Since 1999 California has had a set of standards for what students should know and be able to do at each grade level. How teachers teach and students learn is based on local district and school policy, but there is state accountability to ensure that students are learning to these expectations.
Three years ago, California, along with more than 40 other states, adopted the Common Core State Standards. These new standards were developed by states to better align to college and workforce expectations, and emphasize deep understanding of key concepts.
Making the transition from the old standards to using the new Common Core standards isn’t easy. Over the past three years, we have expected schools and teachers to learn the new standards and pedagogical approaches to make them useful while still working as hard as they can to prepare students using the old standards – because the state and federal government held us accountable for how well students did on the state testing system aligned to the old standards.
To ensure that schools are on track in teaching to the Common Core and students are on track to meet these new expectations, we need a new assessment tool aligned to the Common Core. California is a lead in a multi-state consortium designing this new assessment system which is ready to be piloted in schools across the country.
The California Legislature recently sent the governor a bill, Assembly Bill 484, that will scrap the requirement that California schools use an assessment system aligned to the old standards and that will allow schools to make the jump to the new system aligned to the Common Core this school year.
That’s good news. If California were to continue using the current assessments, we would be telling schools to continue teaching to the old standards. Sure, we might tell schools to transition to the Common Core, but by clinging to old assessments we would send a pretty clear signal that schools shouldn’t take this too seriously.
Giving schools, teachers and students the chance to test-drive the new assessments in a pilot phase this year helps them understand the new expectations we have for 21st-century teaching and learning before the results are used for accountability purposes.
This trial run gives teachers room and incentive to begin to develop curriculum and create formative assessment in their classrooms that better align to the needs of their students without fear of distraction or disconnect. We are pleased that Gov. Jerry Brown, the state superintendent of public instruction and the California Legislature agree on this point.

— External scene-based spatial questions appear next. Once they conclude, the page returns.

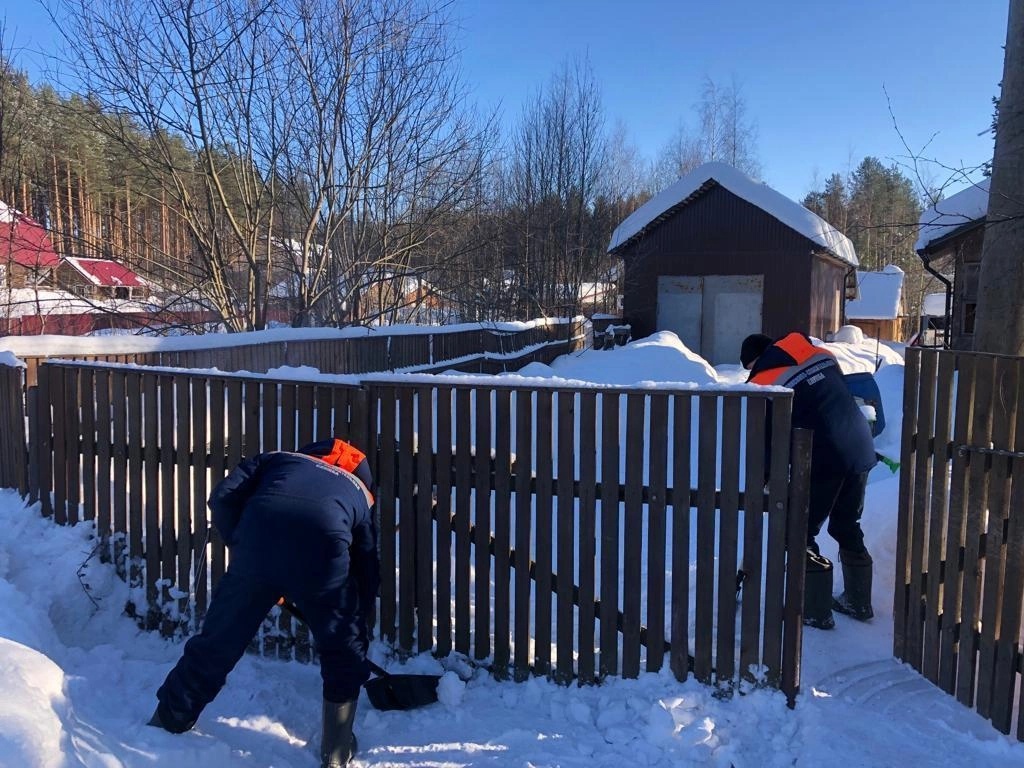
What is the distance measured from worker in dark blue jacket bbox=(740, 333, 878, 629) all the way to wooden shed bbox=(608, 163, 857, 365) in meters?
19.5

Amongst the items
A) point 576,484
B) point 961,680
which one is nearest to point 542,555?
point 576,484

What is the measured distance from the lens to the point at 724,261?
23500 mm

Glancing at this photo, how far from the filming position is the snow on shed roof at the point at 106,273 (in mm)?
11367

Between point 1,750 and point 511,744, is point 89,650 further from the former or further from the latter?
point 511,744

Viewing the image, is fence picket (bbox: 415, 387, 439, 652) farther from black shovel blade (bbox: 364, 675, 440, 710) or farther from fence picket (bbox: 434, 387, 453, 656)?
black shovel blade (bbox: 364, 675, 440, 710)

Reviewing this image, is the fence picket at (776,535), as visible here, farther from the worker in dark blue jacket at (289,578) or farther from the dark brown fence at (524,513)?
the worker in dark blue jacket at (289,578)

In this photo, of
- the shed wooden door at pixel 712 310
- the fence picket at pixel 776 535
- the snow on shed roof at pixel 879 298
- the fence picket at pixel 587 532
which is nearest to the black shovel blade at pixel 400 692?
the fence picket at pixel 587 532

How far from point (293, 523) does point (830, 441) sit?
2.84 m

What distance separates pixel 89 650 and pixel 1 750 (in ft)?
4.93

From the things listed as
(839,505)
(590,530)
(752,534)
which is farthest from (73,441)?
(839,505)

The bad news about Assembly Bill 484 is that it allows only some of California’s more than 6 million students to take some of the new tests, and some students won’t have a chance to try out the new assessments at all. The governor should fix this before signing the legislation.
Federal law requires every state to assess students in both English language arts and math annually. If California limits the number of students who can take the new assessment, this position could lead to California losing millions in federal education funds. But even more concerning than the potential federal penalty, this failure would be a missed opportunity to improve instruction.

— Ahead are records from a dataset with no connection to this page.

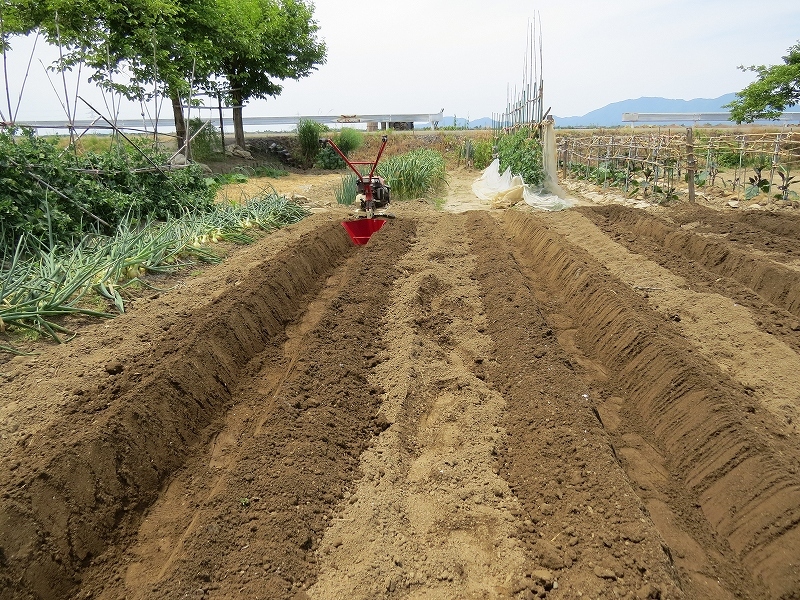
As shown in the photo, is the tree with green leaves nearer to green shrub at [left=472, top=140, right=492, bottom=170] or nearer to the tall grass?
green shrub at [left=472, top=140, right=492, bottom=170]

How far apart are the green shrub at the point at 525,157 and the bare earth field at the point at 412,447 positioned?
751 cm

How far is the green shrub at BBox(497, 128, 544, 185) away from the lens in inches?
515

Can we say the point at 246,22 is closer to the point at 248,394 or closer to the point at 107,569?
the point at 248,394

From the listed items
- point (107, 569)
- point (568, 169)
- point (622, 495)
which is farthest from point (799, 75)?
point (107, 569)

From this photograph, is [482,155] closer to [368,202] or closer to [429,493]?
[368,202]

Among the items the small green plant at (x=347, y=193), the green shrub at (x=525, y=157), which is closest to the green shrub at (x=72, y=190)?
the small green plant at (x=347, y=193)

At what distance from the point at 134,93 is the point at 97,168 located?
20.3 ft

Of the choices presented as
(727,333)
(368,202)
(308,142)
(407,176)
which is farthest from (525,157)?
(308,142)

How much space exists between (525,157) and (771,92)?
516 inches

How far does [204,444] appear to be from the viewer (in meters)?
3.56

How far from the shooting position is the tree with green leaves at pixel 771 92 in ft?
64.5

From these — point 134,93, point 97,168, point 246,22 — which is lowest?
point 97,168

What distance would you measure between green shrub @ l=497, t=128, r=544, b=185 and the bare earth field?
7506 mm

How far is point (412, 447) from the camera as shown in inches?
135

This limit actually stymies important changes our schools should be making to prepare for the Common Core.
Making the transition to using the Common Core to guide what happens in every classroom will not be simple. Having the opportunity to field-test both the math and the English language arts assessment will give schools, teachers and students a taste of the new expectations and prepare them for full implementation.
For example, students will take the new assessments on computers, rather than old-fashioned paper-and-pencil tests. Following the field test year, the new testing system will have the added advantage of being able to adapt while students are taking the test, thus individually tailoring questions based on each student’s answer. This computer-adaptive feature will give teachers critical feedback on how to help each child.
Many districts don’t know if they have the technology infrastructure in place to support computer-based assessments. Having the opportunity to field-test the full assessment in every classroom without academic consequences gives districts an enormous opportunity to prepare.
The California state budget included more than a billion dollars to help districts transition to the Common Core State Standards, and districts can use the money for new computers or other needed technology. It just makes sense to empower schools so they can make informed choices about how to spend these resources.
All students deserve to be prepared for successful futures. California should not squander the chance to jump-start the transition to the Common Core State Standards. The 10 CORE districts representing 20 percent of California’s students urge the governor to sign AB 484, but only if he adds resources to ensure that every student in California can take both these new assessments, giving all of California the opportunity to learn from the results.
Michael Hanson is president of the California Office to Reform Education (CORE) board of directors and superintendent of Fresno Unified School District.